Student: Is it true that the foundation of the universe is paradox?
Master: Well, yes and no.
I know I shouldn't be surprised by all the people posting without actually having read the article, but c'mon...
The judge is not justifying or apologizing for what the government is doing. He's pointing out that what is happening is an inevitable consequence to the path that we, as a population, are on and that we shouldn't be the slightest bit surprised.
The vast majority of the population is happy to vomit the most lurid details of their lives onto a public forum. They are willing to give up their passwords for a chocolate bar. These are the same people who want public officials that they can identify with. That they can "have a beer" with. In other words, who are like them. So what happens? We get officials that think nothing of violating other people's privacy, cause the people want them to. Except these people can't be bothered to think far enough ahead to release that everyone is an "other person" to someone else, and ergo everyone's privacy is up for grabs.
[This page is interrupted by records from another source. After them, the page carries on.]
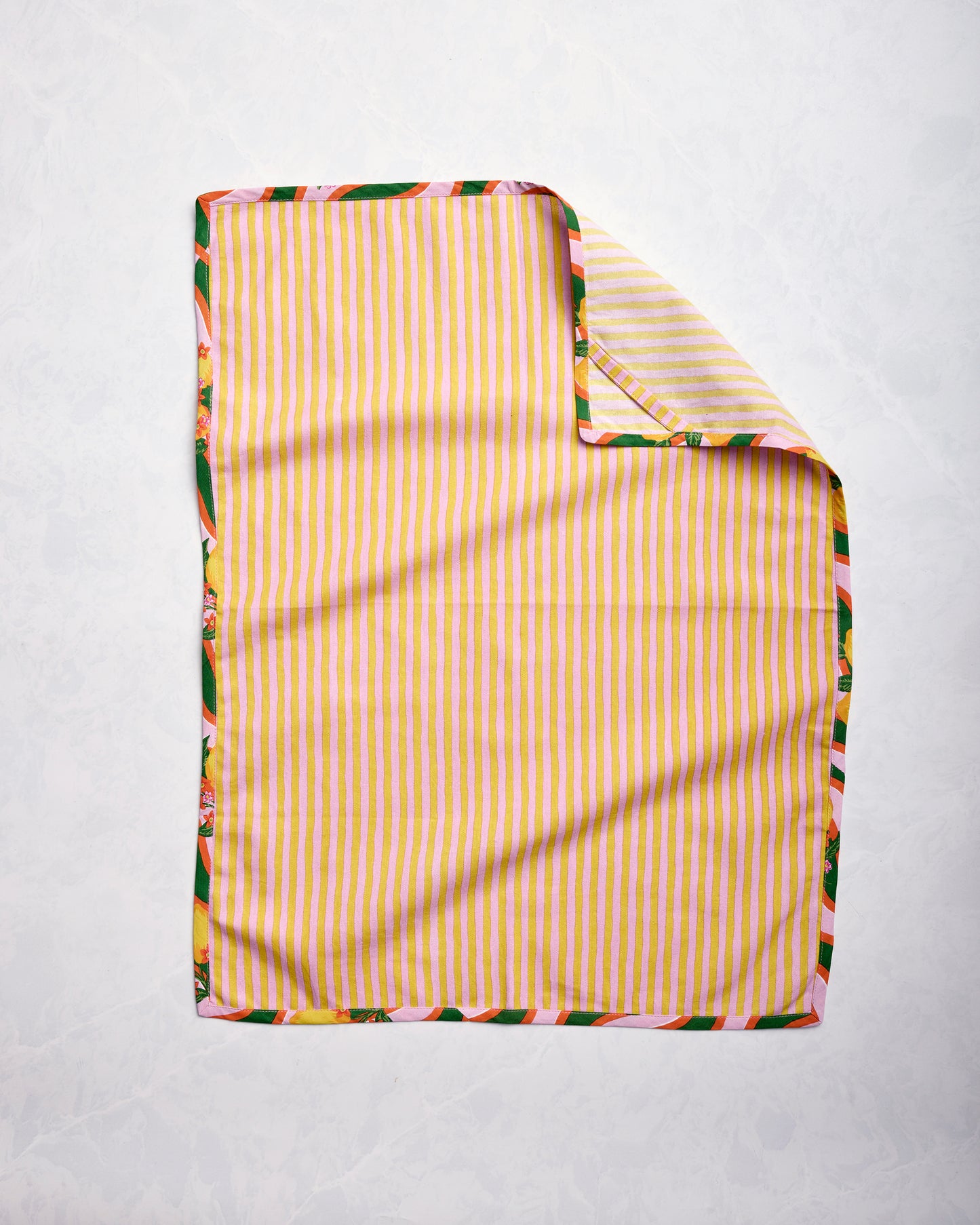 Lemon Twist - Tea Towels Set of 3 - Limoncello - Printfresh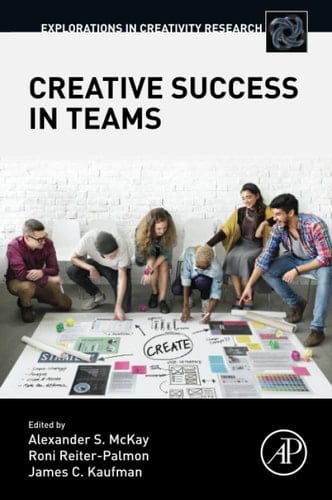 Creative Success in Teams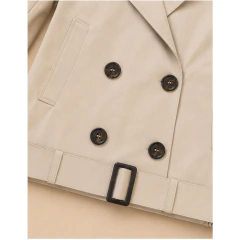 CHAQUETA IMPERMEABLE - ABAKA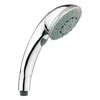 Kép 1/2 - GROHE Movario Five kézizuhany, 1/2" 28393000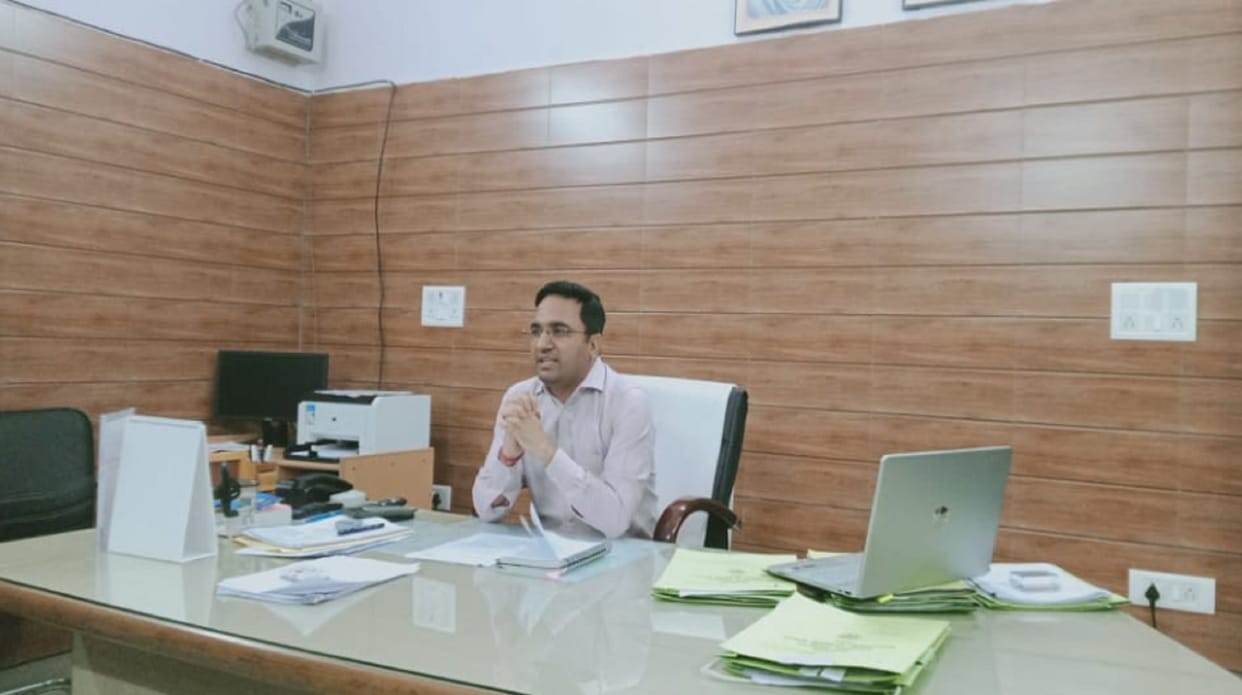 Meerut: Forest department will take unique initiative to make plantation campaign successful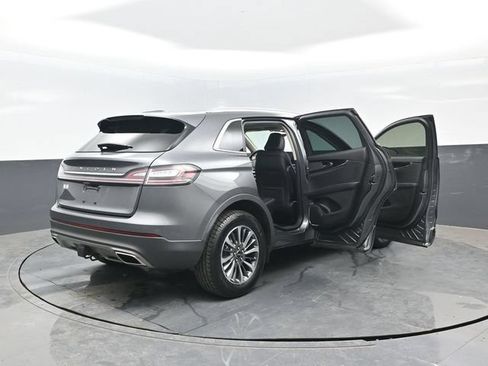 Used 2022 Lincoln Nautilus Reserve w/ Class II Trailer Tow Package AWD/4WD image 29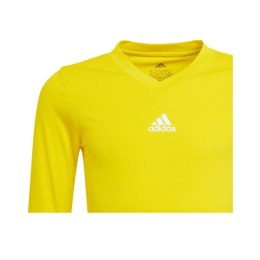 Koszulka adidas Team Base Tee Jr GN7514 116 cm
But everyone here would rather shoot the messenger, rather than take what he wrote as the warning it is.
While not directly relevant, the intent is the same: http://xkcd.com/743/
>>>That judge is an idiot who is attempting to use "teh innerwebs" as justification for increased surveillance.
ALMOST ALL THE PEOPLE COMMENTING HERE NEED TO READ THE FUCKING ARTICLE. THE JUDGE IS SAYING HE DOES not LIKE THE WORLD WE'VE CREATED.
My AC stalker: " I personally agree with your posts most of the time, but that won't keep me from modding you troll"
Check your premises. The Constitution is not a collectivist document. The framers were quite disparaging of Democracy, which they called the "tyranny of the majority". Therefore the Constitution was written to protect individual rights, not collectivist rights. That's why it's called a Republic, with power residing at the lowest level, and flowing up as required by agreement. So it is not sufficient for most people to give up their rights, as you describe, but requires that every last person give up their rights.
"Somebody has to do something. It's just incredibly pathetic it has to be us."
--- Jerry Garcia
Not having read TFA, I wouldn't have anything to say about any legal conclusions the judge was getting at. But he was right for sufficiently large numbers of "we, the people." Certainly if no one considered privacy terribly valuable, we could not count on those same people in government office to consider privacy terribly valuable. The converse is also true: if everyone considered privacy terribly valuable, then we could count on those same people in office to consider privacy terribly valuable, now couldn't we? What we have is something in the middle, and I would say that it's most likely getting worse, and not better.
Anyway, there is a travesty in modern politics, where we the people blame our government for this and that, ever the while failing to acknowledge that we the people are the constituencies of the vary same government we blame. Our government's are reflections of ourselves. We, the people, need to grow up and recognize that.
Consider the following: who's more valuable, a school teacher or a superstar athlete? Most everyone will try to make some sort of argument giving the teacher the nod. But of the two, who will fill up a stadium of people willing to pay $70 each? There is an uncomfortable truth here, and it's not so nice as to what it says about us.